--- Begin Records supplied ---
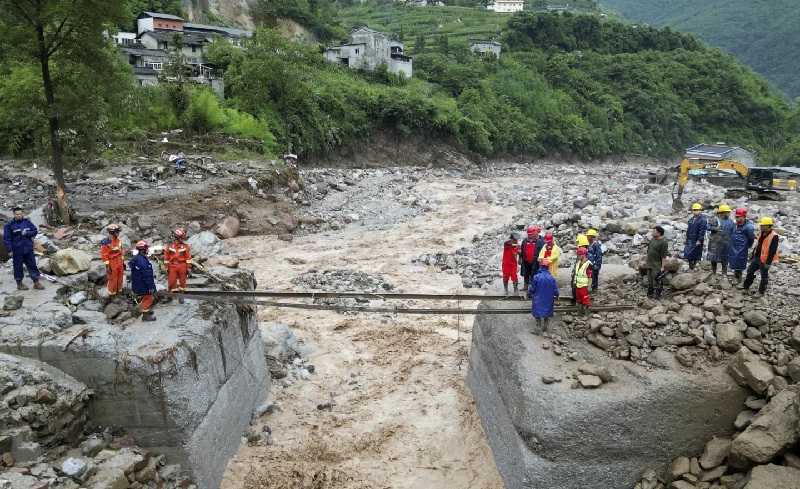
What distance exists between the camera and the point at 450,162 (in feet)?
138

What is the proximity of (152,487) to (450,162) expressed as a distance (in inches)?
1464

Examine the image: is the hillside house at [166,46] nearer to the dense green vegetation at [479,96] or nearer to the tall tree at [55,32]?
the dense green vegetation at [479,96]

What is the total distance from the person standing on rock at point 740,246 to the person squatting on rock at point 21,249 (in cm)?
1028

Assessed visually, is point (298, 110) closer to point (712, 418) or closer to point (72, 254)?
point (72, 254)

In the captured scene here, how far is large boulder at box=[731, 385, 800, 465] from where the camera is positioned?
19.5 feet

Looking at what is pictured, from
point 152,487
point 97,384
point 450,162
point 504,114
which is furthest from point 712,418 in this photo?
point 504,114

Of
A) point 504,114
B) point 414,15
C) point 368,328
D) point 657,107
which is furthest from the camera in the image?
point 414,15

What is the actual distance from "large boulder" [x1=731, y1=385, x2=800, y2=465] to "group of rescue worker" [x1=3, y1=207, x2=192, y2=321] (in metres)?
7.37

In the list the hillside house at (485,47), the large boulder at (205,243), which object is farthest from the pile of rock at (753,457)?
the hillside house at (485,47)

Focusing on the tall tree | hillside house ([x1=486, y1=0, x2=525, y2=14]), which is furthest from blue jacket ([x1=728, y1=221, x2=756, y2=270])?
hillside house ([x1=486, y1=0, x2=525, y2=14])

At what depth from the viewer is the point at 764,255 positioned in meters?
7.82

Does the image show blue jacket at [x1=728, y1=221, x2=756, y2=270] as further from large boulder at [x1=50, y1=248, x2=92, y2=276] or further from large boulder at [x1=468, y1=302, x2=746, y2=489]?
large boulder at [x1=50, y1=248, x2=92, y2=276]

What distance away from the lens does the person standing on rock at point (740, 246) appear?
833 centimetres

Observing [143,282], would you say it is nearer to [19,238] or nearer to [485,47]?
[19,238]
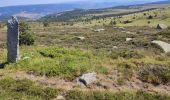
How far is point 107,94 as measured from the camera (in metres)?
19.4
--- End Records supplied ---
▶ What to produce
Reproduce all of the data above word for word, omitting the pictures.

▶ The result
What distance exists between the camera and the point at 450,162 (in feet)?
138

What is the proximity of (152,487) to (450,162) expressed as a distance (in inches)?
1464

Examine the image: is the hillside house at [166,46] nearer to the dense green vegetation at [479,96] or nearer to the tall tree at [55,32]?
the dense green vegetation at [479,96]

What is the total distance from the person standing on rock at point 740,246 to the person squatting on rock at point 21,249 (in cm)?
1028

Assessed visually, is point (298, 110) closer to point (712, 418) or closer to point (72, 254)?
point (72, 254)

In the captured scene here, how far is large boulder at box=[731, 385, 800, 465] from where the camera is positioned?
19.5 feet

Looking at what is pictured, from
point 152,487
point 97,384
point 450,162
point 504,114
which is furthest from point 712,418 in this photo?
point 504,114

Of
A) point 504,114
B) point 414,15
C) point 368,328
D) point 657,107
which is furthest from the camera in the image?
point 414,15

What is the actual distance from "large boulder" [x1=731, y1=385, x2=800, y2=465] to "group of rescue worker" [x1=3, y1=207, x2=192, y2=321] (in metres)?
7.37

In the list the hillside house at (485,47), the large boulder at (205,243), which object is farthest from the pile of rock at (753,457)?
the hillside house at (485,47)

Focusing on the tall tree | hillside house ([x1=486, y1=0, x2=525, y2=14]), which is furthest from blue jacket ([x1=728, y1=221, x2=756, y2=270])?
hillside house ([x1=486, y1=0, x2=525, y2=14])

At what depth from the viewer is the point at 764,255 positioned in meters?
7.82

Does the image show blue jacket at [x1=728, y1=221, x2=756, y2=270] as further from large boulder at [x1=50, y1=248, x2=92, y2=276] or further from large boulder at [x1=468, y1=302, x2=746, y2=489]?
large boulder at [x1=50, y1=248, x2=92, y2=276]

What distance away from the lens does the person standing on rock at point (740, 246) appear?
833 centimetres

Observing [143,282], would you say it is nearer to [19,238] or nearer to [485,47]?
[19,238]
How far is point 107,94 as measured from the camera (in metres)?
19.4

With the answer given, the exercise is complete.